Nielsen provides insights into Vietnam's economic outlook and retail backdrop.
Vietnam plays a significant part of in Asia’s success story. Thanks to the great effort from government in making significant changes in trade rules to attract foreign investment and being more open to the global economy, Vietnam stands out for future potential and the role it can play in fuelling business growth.
Vietnam’s overall GDP growth for 2016 was an impressive 6.2 percent following a strong Q4 performance of 6.8 percent growth. The industry and service sectors underpinned the economy, growing 7.6 percent and 7 percent respectively during the year. Meanwhile, unfavourable conditions including droughts and salinity issues dampened agricultural growth, which only increased 1.4 percent.
Consumer confidence increased five points to 112 in Q4 2016, its highest result in three years. It also meant Vietnam ended the year with the fifth most optimistic consumers globally. Almost one in two consumers believe that now is the time to buy the things they need or want considering living expenses and their personal finances. These confident consumers are looking beyond basic commodities to seek better quality of life for themselves and their families.
The Vietnamese population is still in its golden age with 25 percent of the population between 10 and 24 and the median age of 29. There are roughly seven people of working age for each “pensioner” meaning a favourable ratio participating in the workforce compared to dependence. Furthermore, Vietnam has the fastest-growing aspiring middle class in Southeast Asia. New provincial pockets of affluence are being seen beyond the key and traditional centres of Hanoi and Ho Chi Minh City. Vietnamese towns are now full of tech-savvy, brand-conscious shoppers egged on by sophisticated marketing techniques. Middle class (and aspiring middle-class) parents are investing heavily in their children’s education, with proficiency in English seen as indispensable in climbing the social ladder. There is an appetite for increasingly sophisticated lifestyles reflected by a substantial rise in purchases of financial services, smartphones, cars and electronics as well as spending on tourism and travel.

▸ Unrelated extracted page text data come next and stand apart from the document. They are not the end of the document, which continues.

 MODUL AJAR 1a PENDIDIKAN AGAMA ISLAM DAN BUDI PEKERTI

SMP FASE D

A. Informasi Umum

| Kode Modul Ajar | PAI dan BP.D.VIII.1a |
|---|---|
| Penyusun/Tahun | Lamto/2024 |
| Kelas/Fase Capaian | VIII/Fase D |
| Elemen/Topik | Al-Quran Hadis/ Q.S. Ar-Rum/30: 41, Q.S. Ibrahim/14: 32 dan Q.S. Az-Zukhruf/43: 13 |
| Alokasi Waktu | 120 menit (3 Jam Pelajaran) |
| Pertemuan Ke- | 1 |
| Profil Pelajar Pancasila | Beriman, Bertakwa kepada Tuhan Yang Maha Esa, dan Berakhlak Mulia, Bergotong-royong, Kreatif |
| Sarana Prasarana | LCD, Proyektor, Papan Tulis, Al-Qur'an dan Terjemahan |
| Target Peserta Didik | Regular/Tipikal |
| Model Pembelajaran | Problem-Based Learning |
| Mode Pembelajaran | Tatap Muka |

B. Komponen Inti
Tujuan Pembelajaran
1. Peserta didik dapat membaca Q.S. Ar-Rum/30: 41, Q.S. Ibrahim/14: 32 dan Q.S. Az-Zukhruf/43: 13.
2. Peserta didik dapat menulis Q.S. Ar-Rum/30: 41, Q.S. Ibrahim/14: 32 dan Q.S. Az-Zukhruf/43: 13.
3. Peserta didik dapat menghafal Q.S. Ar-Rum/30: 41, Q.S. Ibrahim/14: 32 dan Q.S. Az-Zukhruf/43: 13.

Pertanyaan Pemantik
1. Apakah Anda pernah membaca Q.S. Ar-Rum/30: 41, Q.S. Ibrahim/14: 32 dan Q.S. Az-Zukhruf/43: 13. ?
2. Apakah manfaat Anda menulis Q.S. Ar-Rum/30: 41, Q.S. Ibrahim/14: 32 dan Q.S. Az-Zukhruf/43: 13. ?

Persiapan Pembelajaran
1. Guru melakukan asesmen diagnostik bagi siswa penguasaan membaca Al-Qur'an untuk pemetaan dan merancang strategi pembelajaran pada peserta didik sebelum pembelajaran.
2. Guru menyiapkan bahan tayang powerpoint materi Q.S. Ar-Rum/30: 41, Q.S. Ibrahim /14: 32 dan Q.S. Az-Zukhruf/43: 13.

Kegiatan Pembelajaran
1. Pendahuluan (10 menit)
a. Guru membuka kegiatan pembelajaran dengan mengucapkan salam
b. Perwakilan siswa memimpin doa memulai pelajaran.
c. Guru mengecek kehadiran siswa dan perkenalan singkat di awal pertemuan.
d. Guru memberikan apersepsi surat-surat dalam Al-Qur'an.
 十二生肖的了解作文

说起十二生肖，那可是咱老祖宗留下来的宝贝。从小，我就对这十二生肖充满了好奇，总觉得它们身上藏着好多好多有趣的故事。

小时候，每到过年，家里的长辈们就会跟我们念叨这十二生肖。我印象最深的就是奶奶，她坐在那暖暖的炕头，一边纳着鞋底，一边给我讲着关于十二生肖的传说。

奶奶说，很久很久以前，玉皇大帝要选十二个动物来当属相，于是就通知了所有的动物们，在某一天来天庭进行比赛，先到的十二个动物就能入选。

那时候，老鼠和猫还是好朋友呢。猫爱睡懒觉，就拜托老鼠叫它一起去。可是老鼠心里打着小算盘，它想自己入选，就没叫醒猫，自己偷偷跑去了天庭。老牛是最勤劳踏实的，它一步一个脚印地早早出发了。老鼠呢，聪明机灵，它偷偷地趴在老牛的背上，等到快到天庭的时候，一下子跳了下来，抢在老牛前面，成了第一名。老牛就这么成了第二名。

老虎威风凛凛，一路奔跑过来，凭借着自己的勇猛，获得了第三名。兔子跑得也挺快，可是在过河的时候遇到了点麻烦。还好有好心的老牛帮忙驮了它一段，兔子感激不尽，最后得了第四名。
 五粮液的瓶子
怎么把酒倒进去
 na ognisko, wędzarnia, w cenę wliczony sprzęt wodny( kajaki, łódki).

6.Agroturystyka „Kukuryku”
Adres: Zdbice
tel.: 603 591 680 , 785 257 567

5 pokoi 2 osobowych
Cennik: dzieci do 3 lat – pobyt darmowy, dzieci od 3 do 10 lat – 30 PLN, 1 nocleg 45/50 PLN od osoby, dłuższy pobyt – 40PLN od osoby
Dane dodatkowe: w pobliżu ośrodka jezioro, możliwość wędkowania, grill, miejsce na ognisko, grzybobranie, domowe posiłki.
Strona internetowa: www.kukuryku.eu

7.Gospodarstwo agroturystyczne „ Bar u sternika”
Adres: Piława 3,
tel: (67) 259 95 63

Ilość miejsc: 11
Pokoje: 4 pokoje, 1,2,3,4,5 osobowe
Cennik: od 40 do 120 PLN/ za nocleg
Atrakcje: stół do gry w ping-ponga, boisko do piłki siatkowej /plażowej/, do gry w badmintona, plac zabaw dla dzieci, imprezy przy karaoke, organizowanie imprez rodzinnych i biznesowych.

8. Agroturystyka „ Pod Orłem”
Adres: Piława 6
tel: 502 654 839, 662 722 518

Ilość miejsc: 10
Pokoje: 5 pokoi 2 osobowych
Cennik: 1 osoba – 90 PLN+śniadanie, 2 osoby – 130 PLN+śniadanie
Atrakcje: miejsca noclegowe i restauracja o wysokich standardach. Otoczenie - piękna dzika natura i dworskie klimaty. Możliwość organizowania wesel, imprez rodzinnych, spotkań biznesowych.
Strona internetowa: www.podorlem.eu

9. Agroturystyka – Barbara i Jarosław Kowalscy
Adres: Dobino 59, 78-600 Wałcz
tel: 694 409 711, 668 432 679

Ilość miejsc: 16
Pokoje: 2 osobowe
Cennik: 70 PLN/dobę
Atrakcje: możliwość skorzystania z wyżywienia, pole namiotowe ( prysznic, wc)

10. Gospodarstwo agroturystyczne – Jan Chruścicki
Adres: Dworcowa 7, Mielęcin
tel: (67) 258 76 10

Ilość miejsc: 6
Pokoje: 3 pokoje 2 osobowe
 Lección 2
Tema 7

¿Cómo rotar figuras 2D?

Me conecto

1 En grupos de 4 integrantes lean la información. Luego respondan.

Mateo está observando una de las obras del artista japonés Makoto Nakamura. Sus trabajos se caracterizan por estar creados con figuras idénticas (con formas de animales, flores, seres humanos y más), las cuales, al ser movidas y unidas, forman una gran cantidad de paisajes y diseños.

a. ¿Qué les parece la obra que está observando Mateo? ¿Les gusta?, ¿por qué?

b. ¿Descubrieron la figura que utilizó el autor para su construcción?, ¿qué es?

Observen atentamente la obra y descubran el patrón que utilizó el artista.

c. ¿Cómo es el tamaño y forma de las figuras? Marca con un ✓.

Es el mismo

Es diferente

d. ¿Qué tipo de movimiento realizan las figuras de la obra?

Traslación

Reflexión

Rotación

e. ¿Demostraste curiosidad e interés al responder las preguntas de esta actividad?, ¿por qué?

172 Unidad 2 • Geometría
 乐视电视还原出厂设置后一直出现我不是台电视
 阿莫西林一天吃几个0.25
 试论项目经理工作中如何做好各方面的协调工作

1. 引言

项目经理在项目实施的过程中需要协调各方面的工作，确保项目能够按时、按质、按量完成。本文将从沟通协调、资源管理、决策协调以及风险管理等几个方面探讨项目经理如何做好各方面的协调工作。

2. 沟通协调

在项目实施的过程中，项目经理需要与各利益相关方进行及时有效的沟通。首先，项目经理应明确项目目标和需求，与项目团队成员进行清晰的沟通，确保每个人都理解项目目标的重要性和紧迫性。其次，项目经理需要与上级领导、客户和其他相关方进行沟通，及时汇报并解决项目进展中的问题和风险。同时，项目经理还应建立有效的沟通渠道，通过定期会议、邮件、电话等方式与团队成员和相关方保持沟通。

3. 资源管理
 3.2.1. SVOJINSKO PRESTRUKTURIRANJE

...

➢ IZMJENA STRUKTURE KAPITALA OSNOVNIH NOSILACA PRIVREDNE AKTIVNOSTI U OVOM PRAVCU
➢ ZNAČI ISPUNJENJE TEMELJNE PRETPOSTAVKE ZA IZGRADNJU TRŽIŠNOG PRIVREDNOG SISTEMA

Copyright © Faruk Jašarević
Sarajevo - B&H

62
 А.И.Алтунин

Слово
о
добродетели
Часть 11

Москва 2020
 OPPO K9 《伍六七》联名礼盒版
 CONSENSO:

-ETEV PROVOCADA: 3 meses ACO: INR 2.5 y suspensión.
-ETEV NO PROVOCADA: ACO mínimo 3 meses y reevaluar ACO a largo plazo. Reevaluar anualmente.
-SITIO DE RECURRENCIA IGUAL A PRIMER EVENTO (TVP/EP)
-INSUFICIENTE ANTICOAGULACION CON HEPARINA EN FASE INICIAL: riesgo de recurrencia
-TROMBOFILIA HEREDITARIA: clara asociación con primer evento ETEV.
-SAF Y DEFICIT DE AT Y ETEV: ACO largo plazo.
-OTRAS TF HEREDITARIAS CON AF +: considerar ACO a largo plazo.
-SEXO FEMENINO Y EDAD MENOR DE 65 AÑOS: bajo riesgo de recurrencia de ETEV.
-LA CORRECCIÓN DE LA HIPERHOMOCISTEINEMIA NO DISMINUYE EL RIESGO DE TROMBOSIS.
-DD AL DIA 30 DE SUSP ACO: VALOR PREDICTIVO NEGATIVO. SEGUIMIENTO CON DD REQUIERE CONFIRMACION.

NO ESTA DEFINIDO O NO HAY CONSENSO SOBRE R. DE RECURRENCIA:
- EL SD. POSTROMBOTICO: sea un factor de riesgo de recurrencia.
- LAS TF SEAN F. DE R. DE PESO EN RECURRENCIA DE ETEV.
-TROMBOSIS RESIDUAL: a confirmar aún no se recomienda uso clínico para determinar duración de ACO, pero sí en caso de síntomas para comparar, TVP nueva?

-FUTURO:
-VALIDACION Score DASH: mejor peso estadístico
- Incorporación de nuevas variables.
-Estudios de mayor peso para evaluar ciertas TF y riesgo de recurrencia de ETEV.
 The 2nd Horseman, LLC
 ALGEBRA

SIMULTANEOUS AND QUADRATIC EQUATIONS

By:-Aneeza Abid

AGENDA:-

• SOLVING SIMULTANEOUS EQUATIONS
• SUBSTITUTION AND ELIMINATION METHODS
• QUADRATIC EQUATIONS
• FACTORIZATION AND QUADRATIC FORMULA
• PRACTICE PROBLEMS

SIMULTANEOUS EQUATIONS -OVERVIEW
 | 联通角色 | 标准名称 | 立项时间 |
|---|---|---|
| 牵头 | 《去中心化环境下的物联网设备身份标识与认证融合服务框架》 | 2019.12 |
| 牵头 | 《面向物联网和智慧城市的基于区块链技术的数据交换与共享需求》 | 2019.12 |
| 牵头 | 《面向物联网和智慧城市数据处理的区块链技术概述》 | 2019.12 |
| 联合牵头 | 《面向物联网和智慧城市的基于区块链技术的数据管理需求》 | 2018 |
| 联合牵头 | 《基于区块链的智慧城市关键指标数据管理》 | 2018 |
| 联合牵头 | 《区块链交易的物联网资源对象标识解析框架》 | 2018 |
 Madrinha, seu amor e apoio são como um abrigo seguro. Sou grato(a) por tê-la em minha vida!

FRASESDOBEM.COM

Today, over 60 percent of Vietnam’s population live in rural areas and this is forecast to continue in the next 10 years. Rural Vietnam will continue to be a source of excellent opportunities for companies as rural consumers have rising incomes and greater access to product information than ever before through internet access adoption of smartphones. Traditional trade will remain a vital channel to reach these shoppers. While there are 1.3 million traditional trade stores in Vietnam, 30 percent of them account for 80 percent of sales. Understanding these “golden stores” is pivotal to success in this channel. Retailers play a vital role in Vietnam, especially in Traditional trade, as two out of three shoppers will follow the retailer’s product recommendation. It is up to manufacturers to engage retailers to deliver the optimal brand experience to consumers.
Success in the future means taking a step back to basics: the right products visible and available in the right stores; educating both retailers and shoppers about the impact your product can have on their lives.